Entering small atmosphere
of haze and collision. A burn
to swallow smiling.
Everything became
out of body. Some bubbles
pop soon after floating
from the wand but I rode this
for years. The axis of my own
journey seems fleeting. And
the circular magnet of time pulls
me now like desire to step into
a cosmic pool and ride the
ripples I make to its end.

 

(originally published in Free Library of the Internet Void, Winter 2019)

Blur

for Mary Oliver

We walked along
the gray edges of
the river.

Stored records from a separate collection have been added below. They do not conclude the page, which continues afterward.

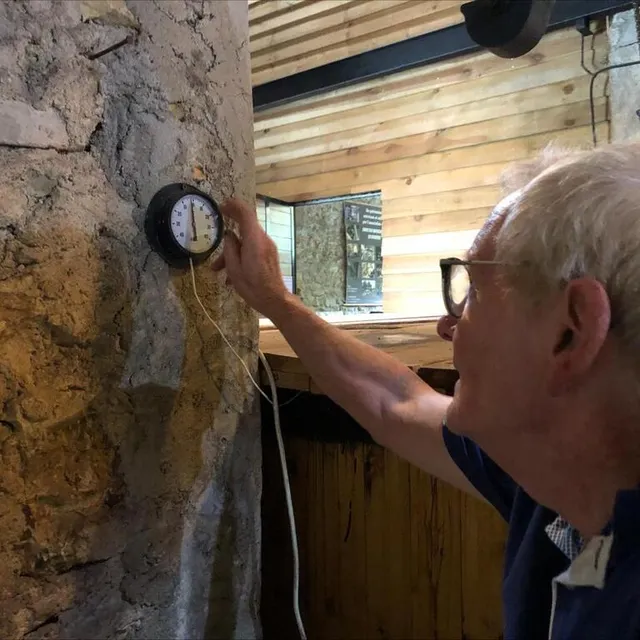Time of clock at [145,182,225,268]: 5:59
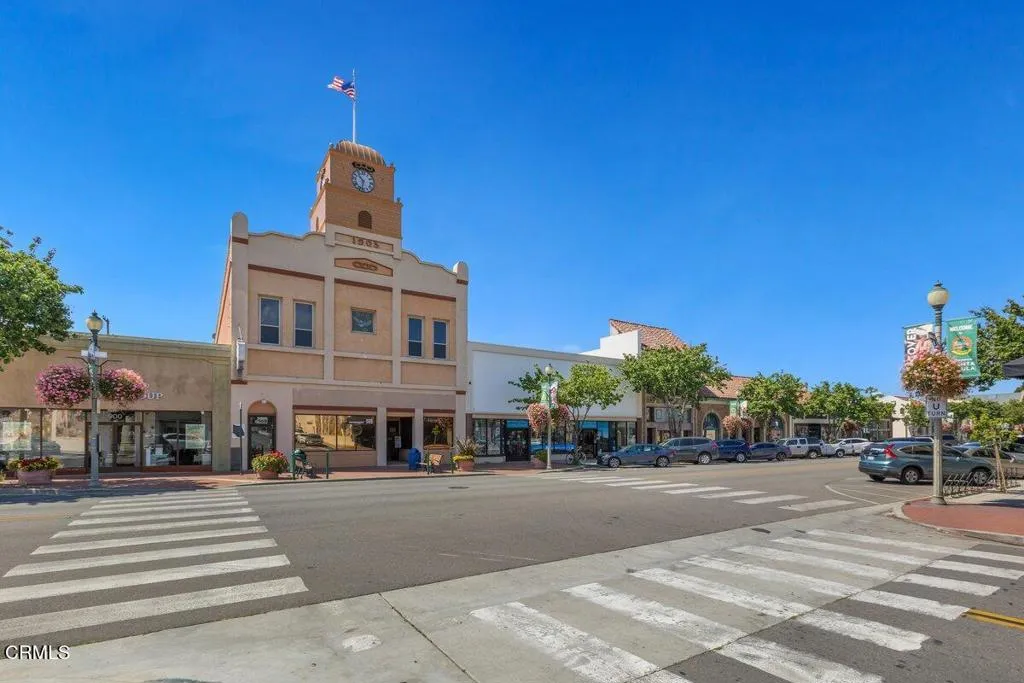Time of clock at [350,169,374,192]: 10:32
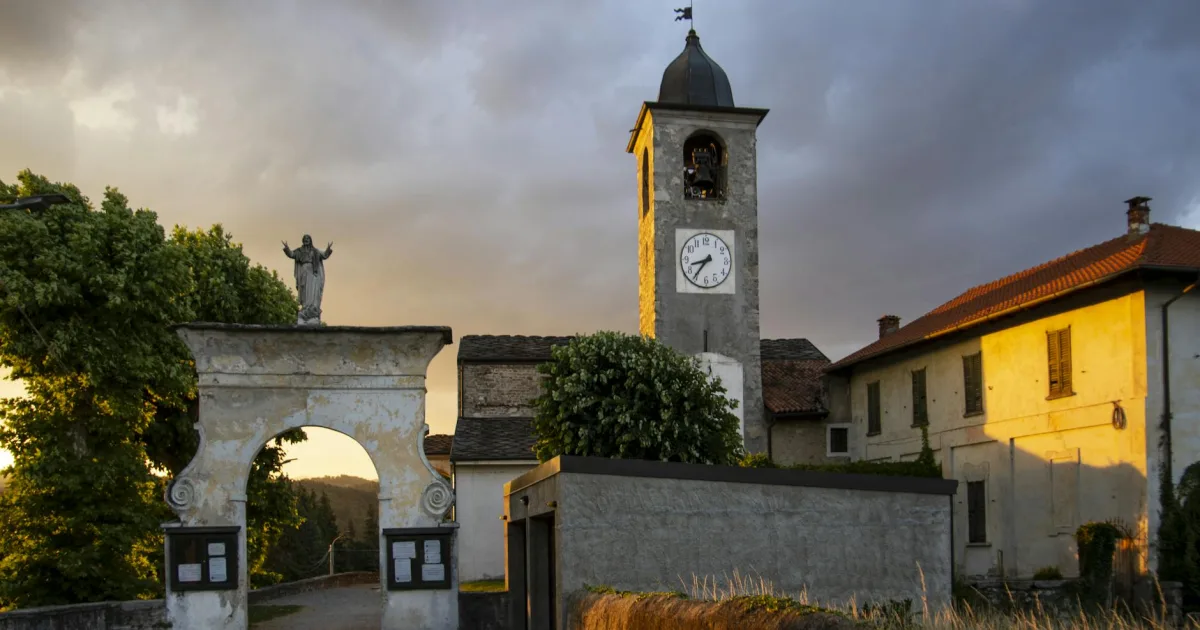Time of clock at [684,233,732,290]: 8:36
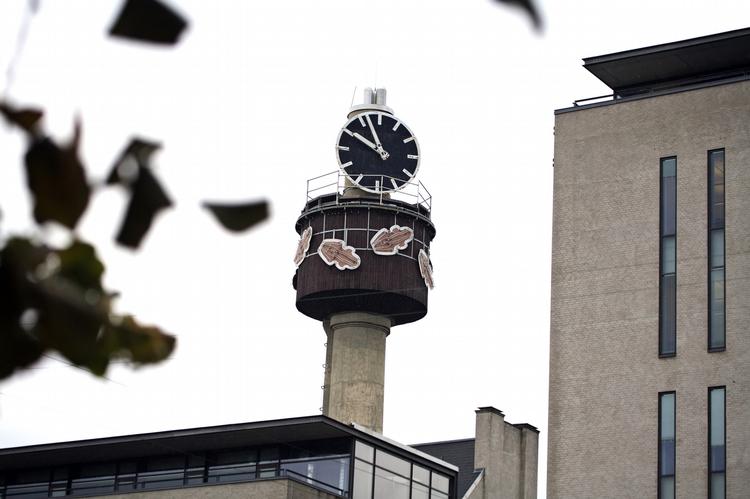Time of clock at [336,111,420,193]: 9:56
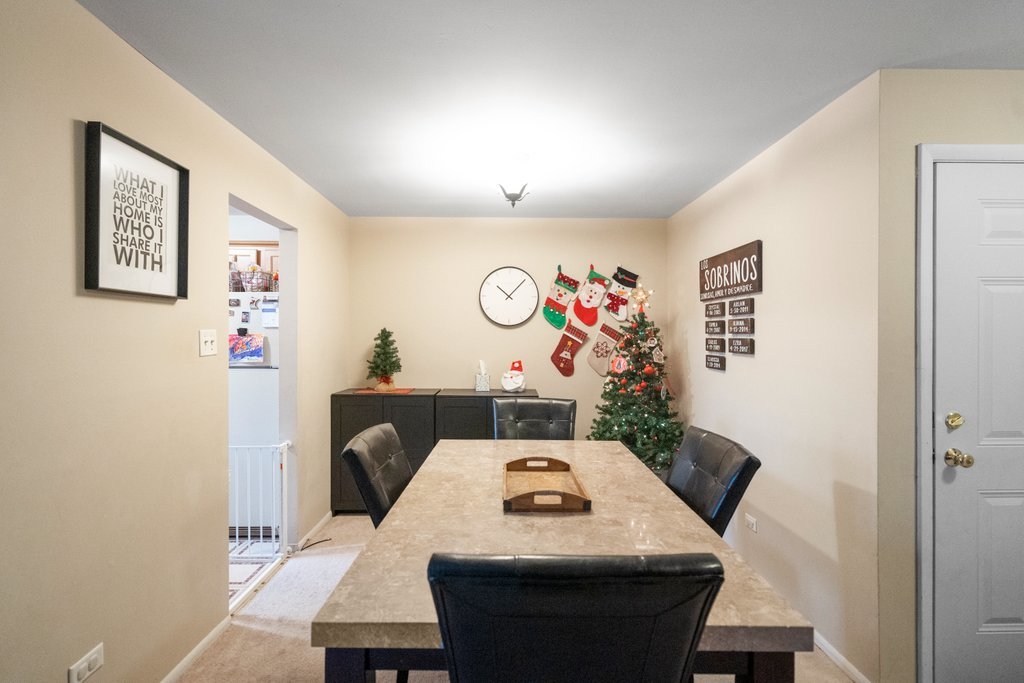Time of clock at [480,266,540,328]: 10:07
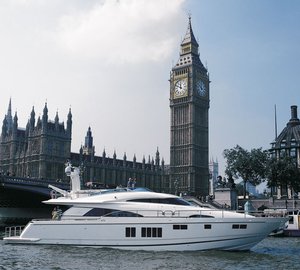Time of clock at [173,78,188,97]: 11:49
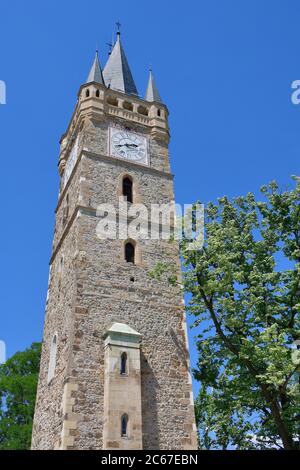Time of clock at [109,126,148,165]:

And my
glasses had shattered.
This removed
the shape of things,
the perfect barren limbs
now perfect trees,
what I thought were boats
in the distance you told me
were wild geese going home–
and where else to go
but deeper? I wanted
to see what might be
around the bend, always
something– exactly the
grass we could not know
we needed, pines
that waved us
further into forest.

 

(originally published in Pacifica, Spring 2019)

 

Diffusion / NBA Finals, 2016

Pacing around the bar crowd, watching
the Cavaliers transfer heat to one another through
bullet passes around invisible perimeters, Kurt

and I keep drinking the strangers toward us.
“Gaseous diffusion,” he offers. “Alcohol
is only molecules bumping into each other.”

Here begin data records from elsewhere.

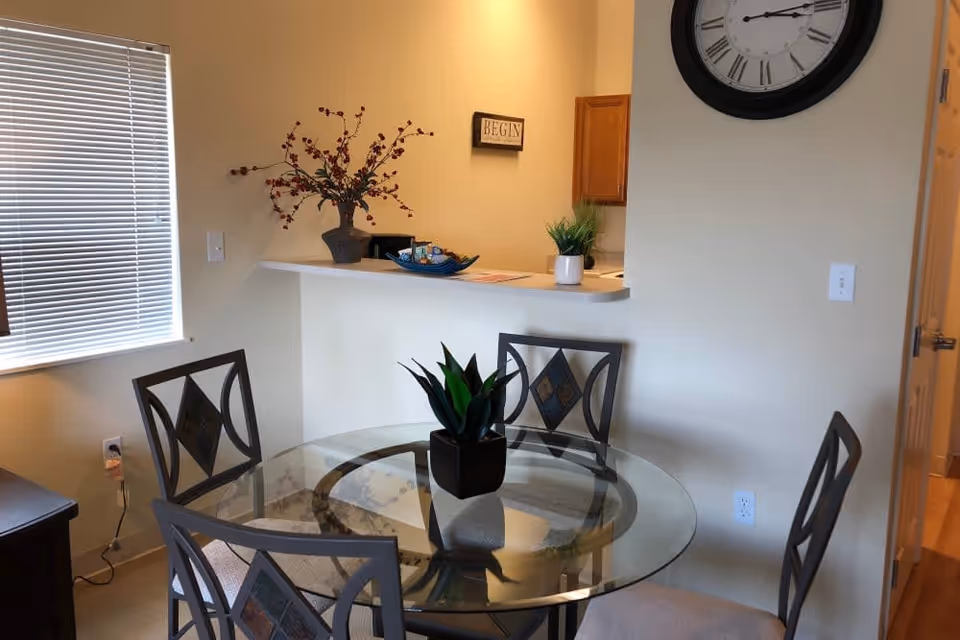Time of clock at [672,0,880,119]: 3:13
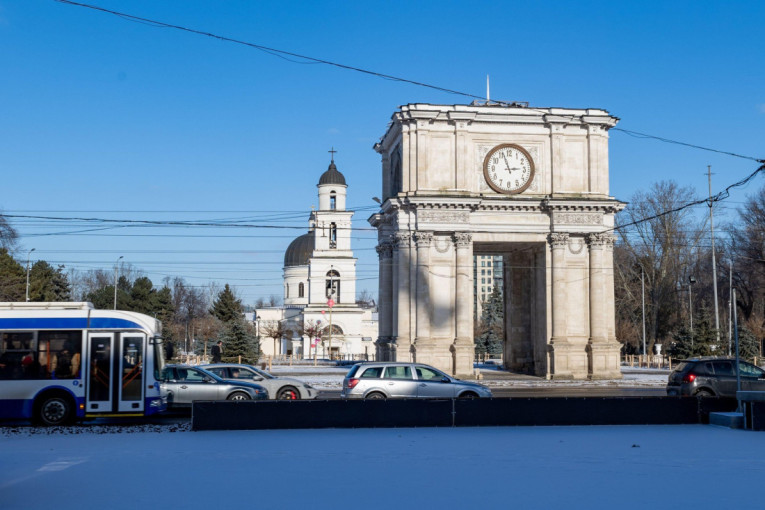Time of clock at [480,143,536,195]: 2:56
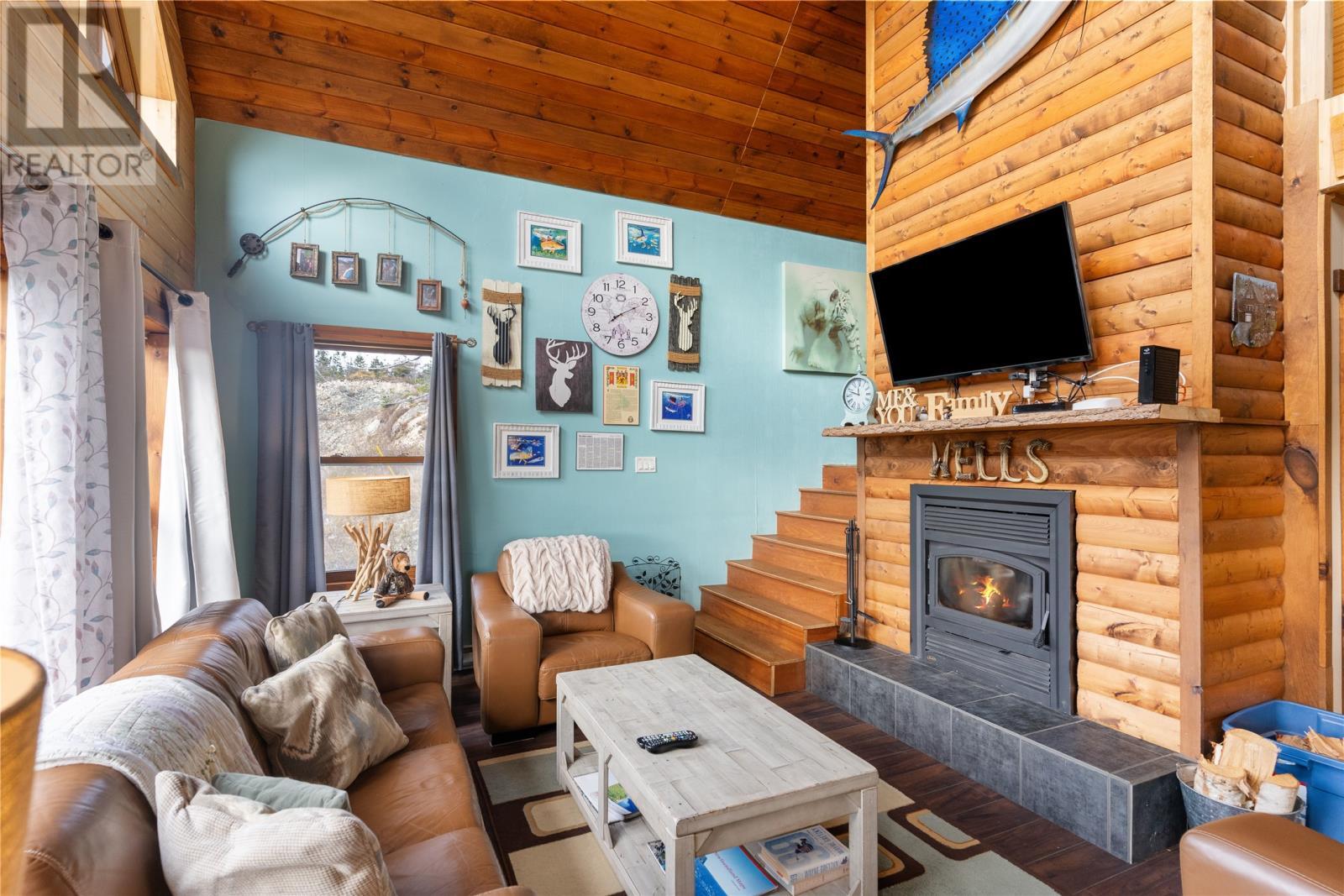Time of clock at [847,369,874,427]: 11:48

Our bodies generate more heat with every swig,
the atmosphere tense but warm through
our gullets. We chug chaos in the blur,

invite a thousand basketballs to bounce up
and down halfcourt. The players don’t notice
our dribbled words in soundwaves processed

a million different ways in the space between
earlobe and brain. Endlessly the spectators
chant go to sleep because no one we want

to talk to wants to talk to us, our zigzagged steps
combining with the sound of a team on the verge
of climbing a challenging mountain though

the peak is steep so we try nothing more
but the drinks that keep us moving. To stop
would be to hear the room’s haunting cheer.

 

(originally published in The Drunken Llama, Fall 2018)

Southbound in February

  Almost swerved to Akron
      to delay our southbound silence
          before another car skidded into steel.
                 We smoked exhaust
            with sedans which scrunched
                    around us. Wiper squeals
            revealed hymnal landscapes
                through murky glass.
              I revel in footprints buried by snow
                                             yet do not know what–
                               if our black tires composed
                                     cadenzas in the slickening slush,
                           ambulance’s red, beating
                                    bongos thumping toward us
                                            –what we could have said
                                                   that would have ever been enough.